§ **EXERCISE PROMPT**
Please quote every one of the following items verbatim.

§ **INPUT ROWS**
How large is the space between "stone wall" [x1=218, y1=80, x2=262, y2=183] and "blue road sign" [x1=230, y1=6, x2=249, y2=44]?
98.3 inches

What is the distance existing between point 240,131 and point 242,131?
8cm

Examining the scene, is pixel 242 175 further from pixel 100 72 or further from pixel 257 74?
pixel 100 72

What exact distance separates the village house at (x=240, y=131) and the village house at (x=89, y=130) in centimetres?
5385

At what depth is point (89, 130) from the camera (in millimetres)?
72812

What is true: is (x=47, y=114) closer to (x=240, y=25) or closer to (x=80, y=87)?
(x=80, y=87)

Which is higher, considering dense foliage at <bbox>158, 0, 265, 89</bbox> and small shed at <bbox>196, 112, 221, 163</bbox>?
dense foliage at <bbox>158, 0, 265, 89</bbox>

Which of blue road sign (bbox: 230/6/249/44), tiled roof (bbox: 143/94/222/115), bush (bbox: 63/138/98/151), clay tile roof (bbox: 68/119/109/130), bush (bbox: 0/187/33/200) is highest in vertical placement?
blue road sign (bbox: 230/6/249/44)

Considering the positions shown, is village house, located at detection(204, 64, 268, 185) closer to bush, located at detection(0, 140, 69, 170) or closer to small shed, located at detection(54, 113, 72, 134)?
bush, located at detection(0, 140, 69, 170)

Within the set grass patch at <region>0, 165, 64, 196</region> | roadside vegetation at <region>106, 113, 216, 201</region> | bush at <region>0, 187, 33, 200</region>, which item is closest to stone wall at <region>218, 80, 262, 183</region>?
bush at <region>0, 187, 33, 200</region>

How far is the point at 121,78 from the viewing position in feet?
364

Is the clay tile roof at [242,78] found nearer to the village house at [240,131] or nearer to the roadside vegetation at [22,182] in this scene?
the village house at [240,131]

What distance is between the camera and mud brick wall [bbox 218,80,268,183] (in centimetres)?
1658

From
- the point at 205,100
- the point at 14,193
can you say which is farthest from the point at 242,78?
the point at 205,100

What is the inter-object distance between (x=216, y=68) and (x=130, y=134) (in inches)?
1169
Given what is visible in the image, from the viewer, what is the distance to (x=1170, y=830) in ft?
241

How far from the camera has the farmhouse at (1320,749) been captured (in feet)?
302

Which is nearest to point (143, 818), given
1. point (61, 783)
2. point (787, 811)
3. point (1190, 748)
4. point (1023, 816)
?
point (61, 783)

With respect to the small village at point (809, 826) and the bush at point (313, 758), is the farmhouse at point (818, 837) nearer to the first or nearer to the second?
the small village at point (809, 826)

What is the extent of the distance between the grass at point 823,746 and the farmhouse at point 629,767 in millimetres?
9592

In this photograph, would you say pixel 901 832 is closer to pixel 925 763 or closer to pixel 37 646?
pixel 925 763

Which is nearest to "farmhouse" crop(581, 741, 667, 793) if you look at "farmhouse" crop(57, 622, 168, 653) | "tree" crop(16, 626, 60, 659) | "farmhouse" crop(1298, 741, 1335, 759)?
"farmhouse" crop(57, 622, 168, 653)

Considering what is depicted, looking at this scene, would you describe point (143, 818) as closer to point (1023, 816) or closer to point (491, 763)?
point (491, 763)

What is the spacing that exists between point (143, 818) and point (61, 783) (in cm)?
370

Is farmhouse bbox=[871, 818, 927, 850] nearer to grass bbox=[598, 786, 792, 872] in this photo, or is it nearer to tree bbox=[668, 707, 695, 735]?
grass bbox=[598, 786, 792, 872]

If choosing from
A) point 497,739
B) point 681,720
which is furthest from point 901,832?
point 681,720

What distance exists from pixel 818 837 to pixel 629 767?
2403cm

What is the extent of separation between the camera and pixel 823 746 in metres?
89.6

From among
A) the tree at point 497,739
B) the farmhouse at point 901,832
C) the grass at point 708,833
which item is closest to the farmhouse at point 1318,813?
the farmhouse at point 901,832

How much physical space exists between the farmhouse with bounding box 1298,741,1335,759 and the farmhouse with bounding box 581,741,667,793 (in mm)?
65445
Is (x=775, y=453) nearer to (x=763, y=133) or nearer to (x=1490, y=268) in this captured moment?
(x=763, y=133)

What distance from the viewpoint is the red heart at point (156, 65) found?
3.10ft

§ **TASK ANSWER**
How large is the space between "stone wall" [x1=218, y1=80, x2=262, y2=183] and "blue road sign" [x1=230, y1=6, x2=249, y2=44]?
98.3 inches

What is the distance existing between point 240,131 and point 242,131?
8cm

Examining the scene, is pixel 242 175 further from pixel 100 72 or further from pixel 257 74?
pixel 100 72

What exact distance separates the village house at (x=240, y=131) and the village house at (x=89, y=130) in centimetres?
5385

At what depth is point (89, 130) from the camera (in millimetres)?
72812

What is true: is (x=47, y=114) closer to (x=240, y=25) or closer to (x=80, y=87)?
(x=80, y=87)

Which is higher, considering dense foliage at <bbox>158, 0, 265, 89</bbox> and small shed at <bbox>196, 112, 221, 163</bbox>?
dense foliage at <bbox>158, 0, 265, 89</bbox>

Which of blue road sign (bbox: 230/6/249/44), tiled roof (bbox: 143/94/222/115), bush (bbox: 63/138/98/151), clay tile roof (bbox: 68/119/109/130), bush (bbox: 0/187/33/200) is highest in vertical placement?
blue road sign (bbox: 230/6/249/44)

Considering the positions shown, is village house, located at detection(204, 64, 268, 185) closer to bush, located at detection(0, 140, 69, 170) or closer to small shed, located at detection(54, 113, 72, 134)?
bush, located at detection(0, 140, 69, 170)

Within the set grass patch at <region>0, 165, 64, 196</region> | roadside vegetation at <region>106, 113, 216, 201</region> | bush at <region>0, 187, 33, 200</region>, which item is closest to stone wall at <region>218, 80, 262, 183</region>?
bush at <region>0, 187, 33, 200</region>

How far is the point at 121,78 from the viewing position in feet?
364

Is the clay tile roof at [242,78] found nearer to the village house at [240,131] or nearer to the roadside vegetation at [22,182] in this scene?
the village house at [240,131]

What distance is between the camera and mud brick wall [bbox 218,80,268,183] (in centimetres)?
1658

From
- the point at 205,100
- the point at 14,193
can you say which is farthest from the point at 242,78?
the point at 205,100

What is the inter-object distance between (x=216, y=68) and (x=130, y=134) (in inches)?
1169
Given what is visible in the image, from the viewer, what is the distance to (x=1170, y=830) in ft?
241

How far from the camera has the farmhouse at (1320,749) been captured (in feet)?
302

Which is nearest to point (143, 818), given
1. point (61, 783)
2. point (787, 811)
3. point (1190, 748)
4. point (1023, 816)
?
point (61, 783)

With respect to the small village at point (809, 826) and the bush at point (313, 758), is the farmhouse at point (818, 837) nearer to the first or nearer to the second?
the small village at point (809, 826)

What is the extent of the distance between the grass at point 823,746 and the farmhouse at point 629,767 in millimetres?
9592

In this photograph, would you say pixel 901 832 is closer to pixel 925 763 or closer to pixel 37 646?
pixel 925 763

Which is nearest to "farmhouse" crop(581, 741, 667, 793) if you look at "farmhouse" crop(57, 622, 168, 653) | "tree" crop(16, 626, 60, 659) | "farmhouse" crop(1298, 741, 1335, 759)?
"farmhouse" crop(57, 622, 168, 653)

Considering what is depicted, looking at this scene, would you describe point (143, 818) as closer to point (1023, 816) or closer to point (491, 763)?
point (491, 763)

What is the spacing that exists between point (143, 818) and point (61, 783) (in cm)?
370

Is farmhouse bbox=[871, 818, 927, 850] nearer to grass bbox=[598, 786, 792, 872] in this photo, or is it nearer to tree bbox=[668, 707, 695, 735]?
grass bbox=[598, 786, 792, 872]

If choosing from
A) point 497,739
B) point 681,720
which is furthest from point 901,832?
point 681,720

What distance exists from pixel 818 837 to pixel 629 767?
2403cm

What is the extent of separation between the camera and pixel 823 746 in metres?
89.6

From among
A) the tree at point 497,739
B) the farmhouse at point 901,832
C) the grass at point 708,833
which item is closest to the farmhouse at point 1318,813?
the farmhouse at point 901,832

How much physical space exists between the farmhouse with bounding box 1298,741,1335,759 and the farmhouse with bounding box 581,741,667,793 (in mm)?
65445
Is (x=775, y=453) nearer to (x=763, y=133) or nearer to (x=1490, y=268) in this captured moment?
(x=763, y=133)

What distance from the viewpoint is the red heart at point (156, 65) found?
3.10ft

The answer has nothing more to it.